> WHAT THIS TASK INVOLVES
Say whether each statement agrees with the abstract below: (a) the Governor of Bayelsa State was arrested at London airport on three counts of money laundering; (b) Alamieyeseigha was released on bail in early December; (c) he appeared in Yenagoa on 20 November. For each, answer yes or no and quote the words of the abstract that decide it.

> SELECTED TEXT
ABSTRACT

It is a measure of a certain sort of notoriety when Nigerian politics reaches the pages of Vanity Fair, penned no less by a prize winning journalist and writer who, to the best of my knowledge, knows nothing of Africa or in this case the Niger Delta (Unger, 2007). Sebastian Unger’s account of Ijaw militants operating in the oil-rich creeks of the Niger Delta is little more than tabloid journalism

but the realities to which it speaks have been, over the last eighteen months, an extraordinary combination of the theatrical and the incendiary, worthy perhaps of any tabloid’s scrutiny. On 15 September 2005, the Governor of Bayelsa State (Diepreye Alamieyeseigha), a major oil producing state in the heart of the Ijaw homeland, was arrested by the British security agencies at London airport (a trip purportedly made to undertake cosmetic surgery) on three counts of money laundering (to the tune of one point eight million pounds). The Governor’s arrest – designed to send a signal to unruly Governor’s everywhere in the run up to the 2007 elections and Obasanjo’s ultimately fruitless effort to run for a third term – clearly involved close collaboration between the Obasanjo and Blair governments. Released on $1.25 million bail in early October, Alamieyeseigha dramatically escaped from house detention in central London (disguised as an old woman) and appeared rather magically in the capital of Bayelsa, Yenagoa, on 20 November to adoring crowds after, as far as we can tell, an extraordinary escape via Paris, Yaounde and finally by small boat along the creeks along the Cameroon-Nigeria border. On 9 December amidst considerable political confusion, he was seized by police in Government House after the state House of Assembly had voted 17-24 to impeach him – all under tight security presence of the Joint Task Force and the State Security Services (SSS).

> STUDY MATERIAL
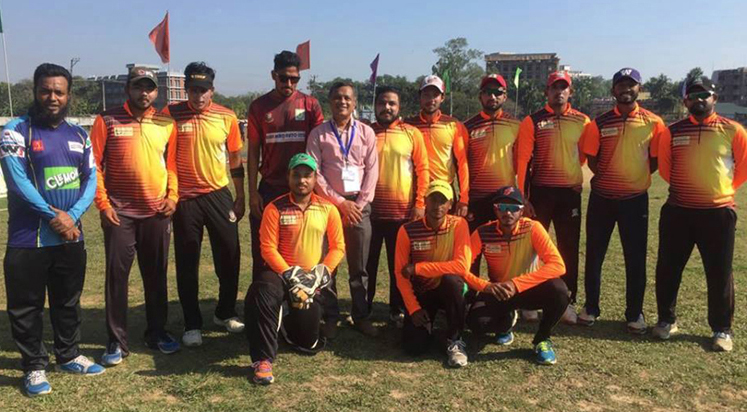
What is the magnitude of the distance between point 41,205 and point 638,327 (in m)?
5.06

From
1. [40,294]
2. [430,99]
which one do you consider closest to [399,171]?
[430,99]

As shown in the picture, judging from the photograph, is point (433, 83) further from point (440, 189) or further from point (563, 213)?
point (563, 213)

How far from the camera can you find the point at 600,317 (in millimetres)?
5508

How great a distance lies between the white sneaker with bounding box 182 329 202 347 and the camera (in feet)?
15.8

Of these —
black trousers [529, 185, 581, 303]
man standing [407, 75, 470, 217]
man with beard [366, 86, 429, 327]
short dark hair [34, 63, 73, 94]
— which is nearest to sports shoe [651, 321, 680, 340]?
black trousers [529, 185, 581, 303]

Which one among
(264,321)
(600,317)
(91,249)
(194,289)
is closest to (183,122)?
(194,289)

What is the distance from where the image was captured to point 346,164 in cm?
480

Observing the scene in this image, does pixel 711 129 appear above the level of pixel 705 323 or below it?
A: above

> OUTPUT FOR THIS EXERCISE
(a) Yes: "was arrested by the British security agencies at London airport (a trip purportedly made to undertake cosmetic surgery) on three counts of money laundering"
(b) No: "Released on $1.25 million bail in early October"
(c) Yes: "appeared rather magically in the capital of Bayelsa, Yenagoa, on 20 November"